» **Your instructions**: Write out the listing below from the line containing "How far does" to its last line, unaltered, ends included.

» **Data to process**:
* * * * *
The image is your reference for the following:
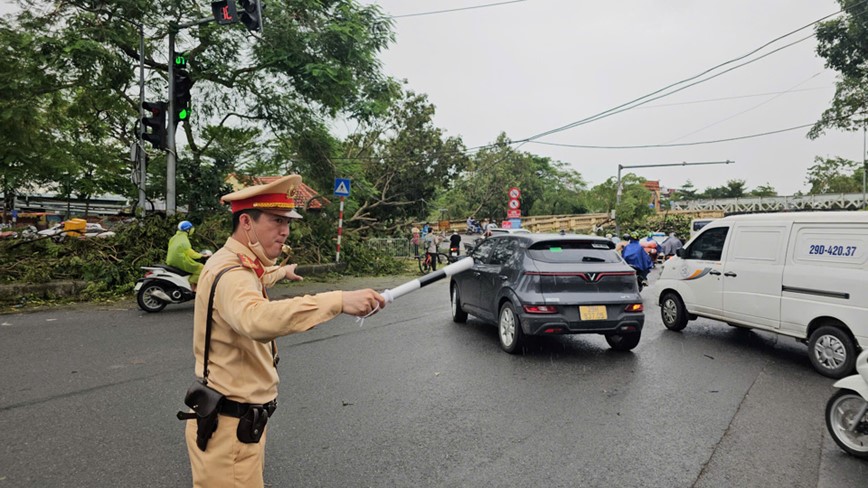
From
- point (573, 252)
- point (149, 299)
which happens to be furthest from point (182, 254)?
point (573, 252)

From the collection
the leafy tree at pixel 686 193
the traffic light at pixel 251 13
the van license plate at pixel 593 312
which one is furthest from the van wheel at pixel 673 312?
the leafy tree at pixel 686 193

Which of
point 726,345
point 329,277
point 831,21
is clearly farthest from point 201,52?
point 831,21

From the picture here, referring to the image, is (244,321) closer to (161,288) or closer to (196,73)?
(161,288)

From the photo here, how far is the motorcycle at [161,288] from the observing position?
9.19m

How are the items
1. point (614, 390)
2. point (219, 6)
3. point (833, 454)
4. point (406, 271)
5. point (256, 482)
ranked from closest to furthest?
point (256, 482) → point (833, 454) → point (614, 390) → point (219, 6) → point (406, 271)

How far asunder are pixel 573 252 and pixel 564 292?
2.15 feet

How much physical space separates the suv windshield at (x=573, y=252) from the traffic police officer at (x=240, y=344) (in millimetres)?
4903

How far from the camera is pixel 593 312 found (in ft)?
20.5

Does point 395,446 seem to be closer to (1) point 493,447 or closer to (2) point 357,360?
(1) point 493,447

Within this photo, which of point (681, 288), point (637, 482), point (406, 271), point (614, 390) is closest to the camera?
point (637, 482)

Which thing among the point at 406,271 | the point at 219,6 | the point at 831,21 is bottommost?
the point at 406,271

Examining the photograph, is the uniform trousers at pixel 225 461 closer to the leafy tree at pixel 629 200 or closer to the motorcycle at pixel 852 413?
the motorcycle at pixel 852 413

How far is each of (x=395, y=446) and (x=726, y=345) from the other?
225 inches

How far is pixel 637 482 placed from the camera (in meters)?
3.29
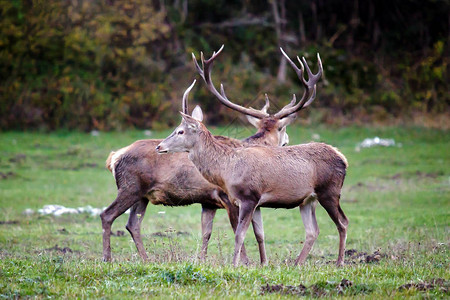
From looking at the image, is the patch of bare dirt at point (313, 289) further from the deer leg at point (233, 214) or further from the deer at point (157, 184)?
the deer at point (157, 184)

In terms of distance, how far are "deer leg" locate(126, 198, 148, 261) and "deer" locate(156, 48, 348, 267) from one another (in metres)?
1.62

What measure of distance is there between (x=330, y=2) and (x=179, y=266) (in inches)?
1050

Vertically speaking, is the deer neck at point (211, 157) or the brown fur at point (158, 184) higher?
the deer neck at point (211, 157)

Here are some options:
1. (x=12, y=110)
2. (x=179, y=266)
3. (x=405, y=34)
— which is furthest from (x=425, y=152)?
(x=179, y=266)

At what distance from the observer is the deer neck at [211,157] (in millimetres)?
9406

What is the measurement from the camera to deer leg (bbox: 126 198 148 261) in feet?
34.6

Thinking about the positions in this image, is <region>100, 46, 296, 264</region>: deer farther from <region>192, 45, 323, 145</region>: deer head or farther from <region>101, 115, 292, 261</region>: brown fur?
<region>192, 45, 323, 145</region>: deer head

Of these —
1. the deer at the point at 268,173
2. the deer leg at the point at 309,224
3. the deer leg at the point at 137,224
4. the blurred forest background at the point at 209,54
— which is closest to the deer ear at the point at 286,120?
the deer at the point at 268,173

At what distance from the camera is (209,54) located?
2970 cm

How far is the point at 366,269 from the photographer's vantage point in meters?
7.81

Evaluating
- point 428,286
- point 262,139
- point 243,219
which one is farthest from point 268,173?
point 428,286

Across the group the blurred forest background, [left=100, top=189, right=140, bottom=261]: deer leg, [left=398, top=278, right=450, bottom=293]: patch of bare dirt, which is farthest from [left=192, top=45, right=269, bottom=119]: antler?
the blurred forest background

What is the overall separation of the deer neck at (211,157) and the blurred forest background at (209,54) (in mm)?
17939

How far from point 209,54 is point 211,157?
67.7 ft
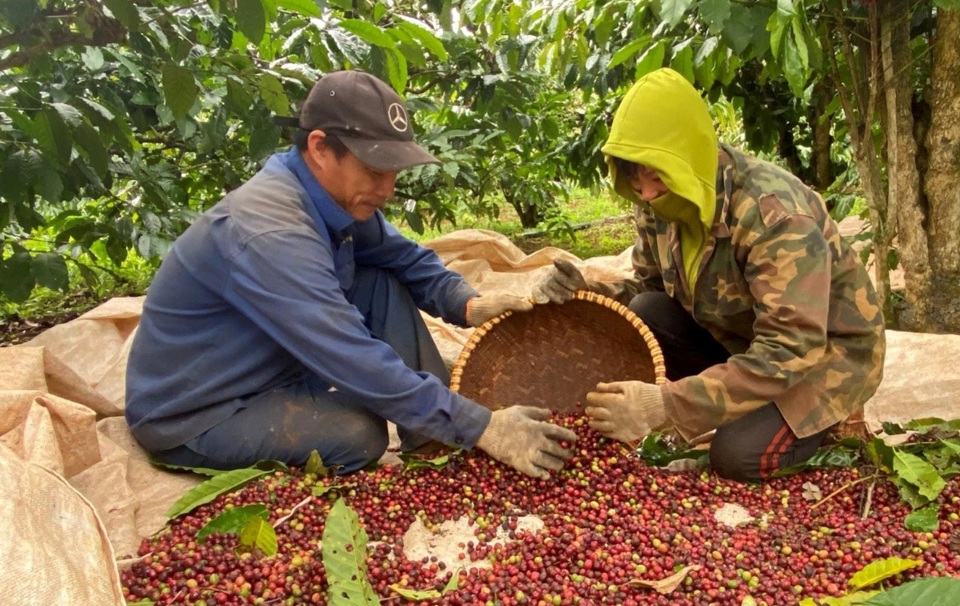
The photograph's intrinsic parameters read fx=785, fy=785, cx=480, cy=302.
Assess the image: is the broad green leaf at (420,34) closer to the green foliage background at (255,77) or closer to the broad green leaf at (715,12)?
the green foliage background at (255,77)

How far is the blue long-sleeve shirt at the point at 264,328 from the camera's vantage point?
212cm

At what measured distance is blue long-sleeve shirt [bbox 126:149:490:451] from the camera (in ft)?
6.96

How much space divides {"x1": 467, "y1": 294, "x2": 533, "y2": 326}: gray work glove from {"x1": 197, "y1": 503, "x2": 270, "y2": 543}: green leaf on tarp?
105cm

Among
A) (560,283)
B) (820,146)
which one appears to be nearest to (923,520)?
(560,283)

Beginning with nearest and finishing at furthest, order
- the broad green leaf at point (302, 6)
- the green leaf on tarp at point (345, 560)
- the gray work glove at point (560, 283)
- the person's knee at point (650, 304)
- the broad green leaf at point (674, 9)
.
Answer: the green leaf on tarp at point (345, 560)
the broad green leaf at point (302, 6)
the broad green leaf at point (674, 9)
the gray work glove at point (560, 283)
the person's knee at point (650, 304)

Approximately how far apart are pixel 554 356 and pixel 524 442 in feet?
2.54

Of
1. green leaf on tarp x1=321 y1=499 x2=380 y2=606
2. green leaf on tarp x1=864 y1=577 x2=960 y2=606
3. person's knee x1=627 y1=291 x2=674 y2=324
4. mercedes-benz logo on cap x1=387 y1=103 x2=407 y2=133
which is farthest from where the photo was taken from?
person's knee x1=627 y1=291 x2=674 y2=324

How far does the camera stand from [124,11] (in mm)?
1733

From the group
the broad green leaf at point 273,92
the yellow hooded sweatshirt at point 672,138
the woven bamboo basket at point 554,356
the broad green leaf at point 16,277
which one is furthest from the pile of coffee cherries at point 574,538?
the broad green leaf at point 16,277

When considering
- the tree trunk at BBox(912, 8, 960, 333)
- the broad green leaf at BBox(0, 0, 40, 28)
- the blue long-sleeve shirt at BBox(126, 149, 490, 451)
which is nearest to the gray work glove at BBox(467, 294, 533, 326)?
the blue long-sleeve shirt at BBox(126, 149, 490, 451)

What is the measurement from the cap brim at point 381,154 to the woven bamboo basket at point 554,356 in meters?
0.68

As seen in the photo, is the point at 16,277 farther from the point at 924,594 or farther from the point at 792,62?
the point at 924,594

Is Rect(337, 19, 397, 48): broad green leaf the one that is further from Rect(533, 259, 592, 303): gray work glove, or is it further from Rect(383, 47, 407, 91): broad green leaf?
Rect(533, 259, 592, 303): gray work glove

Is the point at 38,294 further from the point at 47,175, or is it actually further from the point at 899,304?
* * * * *
» **The solution**:
How far does the camera stand from [124,11] (in mm)?
1733

From the group
the broad green leaf at point 273,92
the yellow hooded sweatshirt at point 672,138
the woven bamboo basket at point 554,356
the broad green leaf at point 16,277
which one is furthest from the pile of coffee cherries at point 574,538?
the broad green leaf at point 16,277

When considering
- the tree trunk at BBox(912, 8, 960, 333)
- the broad green leaf at BBox(0, 0, 40, 28)
- the blue long-sleeve shirt at BBox(126, 149, 490, 451)
which is nearest to the gray work glove at BBox(467, 294, 533, 326)?
the blue long-sleeve shirt at BBox(126, 149, 490, 451)

What is the measurement from the cap brim at point 381,154 to the woven bamboo basket at point 554,356 in meters?
0.68

As seen in the photo, is the point at 16,277 farther from the point at 924,594 or farther from the point at 792,62?
the point at 924,594

Is Rect(337, 19, 397, 48): broad green leaf the one that is further from Rect(533, 259, 592, 303): gray work glove, or is it further from Rect(383, 47, 407, 91): broad green leaf?
Rect(533, 259, 592, 303): gray work glove

Is the point at 38,294 further from the point at 47,175, or is it actually further from the point at 899,304?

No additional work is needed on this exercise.